Oui mais ELLES existent, alors pourquoi des parenthèses! J'en suis une et je te réponds 

Pour ta question, l'ipad n'est pas un disque dur externe, mais bien une extension de ton ordinateur. Donc pour la sauvegarde: prend un disque dur externe, mais pour montrer tes photos, écouter ta musique, travailler sur tes documents à l'exterieur ..... Alors oui prend un iPad 

Par contre, le 16go est vite rempli, le 32 est un bon compromis.

Tu cherches un ipad1 ou le 2 en occasion, wifi ou wifi 3G ?


----------



## bagalorifere (2 Juillet 2011)

En fait j'ai déjà un disque externe pour mes sauvegardes mais avec l'ipad, cela me ferait une sauvegarde en plus pouvant être utilisé pour le multimedia.

Pour la version Ipad, vu mon budget je penche pour un V1 (je voudrais tester et voir si cela convient bien à mon besoin) en wifi (la 3G c'est du vol je trouve).


----------



## Ealdu (2 Juillet 2011)

Si tu n'as pas besoin de la camera la V1 est très bien.

Par contre tout dépend de ton usage pour la 3G, cela peut être bien pratique quand on a pas de wifi disponible et pas d'iphone!
Quand au prix c'est en fonction du service rendu et si vraiment tu n'en a pas besoin alors oui tu as raison mais sache que en occasion la 3G n'est pas trop cher et c'est un plus car tu n'est pas obliger de souscrire un abonnement. Penses-y!

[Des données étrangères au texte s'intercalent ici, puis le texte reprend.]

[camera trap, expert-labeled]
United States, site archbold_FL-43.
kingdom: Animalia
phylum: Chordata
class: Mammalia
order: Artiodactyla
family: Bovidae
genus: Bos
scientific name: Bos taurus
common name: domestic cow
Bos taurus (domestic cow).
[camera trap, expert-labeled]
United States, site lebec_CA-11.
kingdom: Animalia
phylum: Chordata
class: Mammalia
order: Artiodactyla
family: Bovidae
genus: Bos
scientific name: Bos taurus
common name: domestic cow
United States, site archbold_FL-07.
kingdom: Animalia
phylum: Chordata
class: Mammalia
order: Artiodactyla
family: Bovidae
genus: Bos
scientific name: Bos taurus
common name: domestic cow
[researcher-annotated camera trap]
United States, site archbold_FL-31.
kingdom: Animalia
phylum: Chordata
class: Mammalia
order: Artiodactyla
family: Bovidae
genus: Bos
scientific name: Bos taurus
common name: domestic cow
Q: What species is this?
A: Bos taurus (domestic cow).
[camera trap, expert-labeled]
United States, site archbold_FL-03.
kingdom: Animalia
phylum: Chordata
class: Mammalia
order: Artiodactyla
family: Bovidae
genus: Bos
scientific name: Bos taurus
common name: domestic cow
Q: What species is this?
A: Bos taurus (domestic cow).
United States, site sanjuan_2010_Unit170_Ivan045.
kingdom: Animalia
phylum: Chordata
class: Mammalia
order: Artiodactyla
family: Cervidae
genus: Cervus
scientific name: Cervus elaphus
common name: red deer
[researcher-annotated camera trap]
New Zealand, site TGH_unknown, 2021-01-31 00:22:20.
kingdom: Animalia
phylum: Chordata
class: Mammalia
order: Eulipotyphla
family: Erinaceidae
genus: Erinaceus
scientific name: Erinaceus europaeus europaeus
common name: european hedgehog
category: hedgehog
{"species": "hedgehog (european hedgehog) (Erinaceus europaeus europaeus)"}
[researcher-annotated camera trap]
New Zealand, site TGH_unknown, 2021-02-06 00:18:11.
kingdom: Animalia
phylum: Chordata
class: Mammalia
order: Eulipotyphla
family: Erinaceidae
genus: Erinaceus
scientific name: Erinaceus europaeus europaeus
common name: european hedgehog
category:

Perso mon homme a un 3G, moi un wifi seul et des fois je l'envie.


----------



## bagalorifere (2 Juillet 2011)

oui ben voilà, si je vois que la 3G me manque, ma femme récupérera celui là et j'en prendrais un autre ;-)


----------



## Ealdu (2 Juillet 2011)

Hé oui voila a quoi servent les femmes, récupérer ce que les hommes ne veulent plus, cela leur donne bonne conscience !  

Consel a ta femme: qu'elle acheter le 2 tout neuf! Na!


----------